Text provided
-- -- --

DRAM Slides as Memory's Scarcity Trade Turns Into a Glut Fear

The Roundhill Memory ETF fell another 7.86% to $61.09, but this leg down is not the profit-taking that hit the memory group on July 1. The catalyst was a shift in narrative: a Morningstar note warned that AI names could give back 20-30%, with memory the most exposed, as Samsung and SK Hynix capacity additions threaten to soften pricing just as AI capex is seen peaking. For six months DRAM's holdings ran on a scarcity story. Now the market is being asked to price the opposite.

DRAM Asset HubSnapshot Preserved Original Tweet
Publish-time Hyperliquid price chart for DRAM, showing a recorded -7.86% move over 18h.

Mover Brief

The Glut Fear Arrives

On July 2 the memory group led another leg lower, and this time the catalyst was a change in story rather than plain profit-taking. A Morningstar research note warned that a large slice of AI names could give back 20% to 30% before becoming buyable again, with memory flagged as the most exposed corner. The specific worry is concrete: announced capacity additions from Samsung and SK Hynix are expected to soften memory pricing as supply catches up with demand, while AI capital spending is seen peaking in 2026 and tapering after. That reframes the entire thesis DRAM's holdings have run on. Midday, SanDisk fell 11% to about $1,802, Seagate and Western Digital each dropped 7%, and Micron slid 4%, dragging the Roundhill Memory ETF down with them.

-- -- --

Provided material
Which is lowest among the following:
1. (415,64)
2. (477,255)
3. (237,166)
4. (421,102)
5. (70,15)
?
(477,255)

-- -- --

In the article on DRAM's slide, how far did SanDisk fall at midday, and to what price?

It fell 11%, to about $1,802.